|By Andrew McDonald | 3 years ago|
Researchers who have analyzed the chemical fingerprints of life in ancient rocks find that during the 15 million years between two “snowball Earths” — when glaciation periods covered the planet in ice from the poles to the equator 700 million and 659 million years ago — life made the transition from microbes to multicellular forms.
Jochen J. Brooks, a geologist from Australia National University in Canberra, and his colleagues analyzed traces left by cell membranes in rocks up to one billion years old, a report by Ars Technica said. By looking at the chemical changes in the membranes, the researchers saw a marked increase of new, larger forms of sea plankton algae in the warming waters after the first total glaciation, called the Sturtian snowball.
The team suggests that life got a kick-start from the huge amounts of nutrients and carbon dumped into the oceans by melting glaciers.
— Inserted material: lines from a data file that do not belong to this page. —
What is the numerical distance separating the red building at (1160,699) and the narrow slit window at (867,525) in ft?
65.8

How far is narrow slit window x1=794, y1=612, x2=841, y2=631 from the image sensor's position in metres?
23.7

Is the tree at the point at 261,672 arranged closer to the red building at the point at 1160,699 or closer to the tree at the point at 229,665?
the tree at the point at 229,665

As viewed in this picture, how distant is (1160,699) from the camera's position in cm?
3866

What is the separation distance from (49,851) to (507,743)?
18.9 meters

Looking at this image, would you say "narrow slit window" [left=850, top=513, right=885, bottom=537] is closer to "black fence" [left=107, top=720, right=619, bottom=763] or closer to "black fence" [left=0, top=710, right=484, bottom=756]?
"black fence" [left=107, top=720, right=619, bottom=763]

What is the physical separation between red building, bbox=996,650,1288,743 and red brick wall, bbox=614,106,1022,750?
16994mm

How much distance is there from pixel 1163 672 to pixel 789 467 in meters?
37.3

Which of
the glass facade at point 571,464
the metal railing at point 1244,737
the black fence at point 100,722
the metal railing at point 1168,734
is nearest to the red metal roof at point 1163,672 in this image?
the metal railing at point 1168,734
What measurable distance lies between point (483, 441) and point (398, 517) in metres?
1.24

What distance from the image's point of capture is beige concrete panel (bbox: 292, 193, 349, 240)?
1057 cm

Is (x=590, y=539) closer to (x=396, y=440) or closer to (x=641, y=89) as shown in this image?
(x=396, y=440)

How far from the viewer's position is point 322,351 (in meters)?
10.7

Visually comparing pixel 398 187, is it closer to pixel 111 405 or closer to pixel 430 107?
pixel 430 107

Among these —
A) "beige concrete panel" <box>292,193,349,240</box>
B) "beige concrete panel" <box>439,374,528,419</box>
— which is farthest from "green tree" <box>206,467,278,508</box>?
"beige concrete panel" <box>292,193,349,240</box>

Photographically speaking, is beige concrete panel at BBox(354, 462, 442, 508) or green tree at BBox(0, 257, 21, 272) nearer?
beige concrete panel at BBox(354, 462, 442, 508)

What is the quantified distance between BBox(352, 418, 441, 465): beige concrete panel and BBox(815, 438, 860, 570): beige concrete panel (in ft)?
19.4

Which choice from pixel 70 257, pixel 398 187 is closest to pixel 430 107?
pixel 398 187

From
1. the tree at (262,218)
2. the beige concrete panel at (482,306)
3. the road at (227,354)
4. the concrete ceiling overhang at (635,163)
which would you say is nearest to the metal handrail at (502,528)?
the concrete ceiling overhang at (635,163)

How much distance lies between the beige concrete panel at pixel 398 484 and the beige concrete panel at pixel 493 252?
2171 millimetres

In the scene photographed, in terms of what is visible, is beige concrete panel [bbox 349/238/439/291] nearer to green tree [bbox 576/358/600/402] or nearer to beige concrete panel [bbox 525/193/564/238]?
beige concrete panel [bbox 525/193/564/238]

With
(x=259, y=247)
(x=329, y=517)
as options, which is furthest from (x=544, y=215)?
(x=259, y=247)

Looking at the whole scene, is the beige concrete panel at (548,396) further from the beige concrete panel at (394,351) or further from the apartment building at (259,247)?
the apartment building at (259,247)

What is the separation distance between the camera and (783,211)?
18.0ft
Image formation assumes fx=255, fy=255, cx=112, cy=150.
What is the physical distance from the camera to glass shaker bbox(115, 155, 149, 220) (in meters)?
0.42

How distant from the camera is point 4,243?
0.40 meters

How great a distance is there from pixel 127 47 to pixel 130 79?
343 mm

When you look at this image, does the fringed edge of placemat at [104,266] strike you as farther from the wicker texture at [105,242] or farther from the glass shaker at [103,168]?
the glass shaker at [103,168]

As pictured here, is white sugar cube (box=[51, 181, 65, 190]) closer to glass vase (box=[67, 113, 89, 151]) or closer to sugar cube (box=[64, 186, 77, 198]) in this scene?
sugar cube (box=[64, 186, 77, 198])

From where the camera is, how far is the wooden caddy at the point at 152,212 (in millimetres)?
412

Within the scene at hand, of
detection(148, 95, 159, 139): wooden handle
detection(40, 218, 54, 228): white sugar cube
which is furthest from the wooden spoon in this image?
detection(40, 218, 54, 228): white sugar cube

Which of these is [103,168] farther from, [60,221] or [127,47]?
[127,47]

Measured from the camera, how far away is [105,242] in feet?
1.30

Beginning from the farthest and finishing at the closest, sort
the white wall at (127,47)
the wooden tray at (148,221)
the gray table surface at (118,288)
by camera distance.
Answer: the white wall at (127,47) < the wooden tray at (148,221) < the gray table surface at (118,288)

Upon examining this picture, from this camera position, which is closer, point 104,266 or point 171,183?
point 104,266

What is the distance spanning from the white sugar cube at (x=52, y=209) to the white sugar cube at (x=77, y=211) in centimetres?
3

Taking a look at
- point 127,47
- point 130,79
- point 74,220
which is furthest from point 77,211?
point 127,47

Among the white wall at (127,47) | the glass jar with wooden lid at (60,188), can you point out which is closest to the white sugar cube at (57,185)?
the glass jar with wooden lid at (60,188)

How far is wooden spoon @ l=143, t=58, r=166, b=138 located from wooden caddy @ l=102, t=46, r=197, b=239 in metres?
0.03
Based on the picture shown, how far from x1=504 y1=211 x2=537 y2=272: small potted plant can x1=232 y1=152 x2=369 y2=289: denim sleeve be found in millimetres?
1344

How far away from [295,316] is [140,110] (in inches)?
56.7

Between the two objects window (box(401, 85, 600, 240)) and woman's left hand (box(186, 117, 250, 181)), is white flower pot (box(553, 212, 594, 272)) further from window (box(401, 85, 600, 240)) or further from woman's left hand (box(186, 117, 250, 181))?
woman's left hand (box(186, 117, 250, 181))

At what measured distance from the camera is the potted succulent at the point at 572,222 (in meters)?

“Such massive burial of reduced carbon must have been balanced by a net release of oxygen into the atmosphere, initiating the protracted oxygenation of Neoproterozoic deep oceans,” the scientists write.
The increased oxygen in the oceans likely led to an increase in phosphorous, which is one of the key building blocks of DNA. As more complex life forms life algae diversified, others evolved to prey on them. Then, when the climate stabilized about 550 million years ago, the geological record shows the emergence of animals with internal organs, heads, and tails.
The study is published in the journal Nature.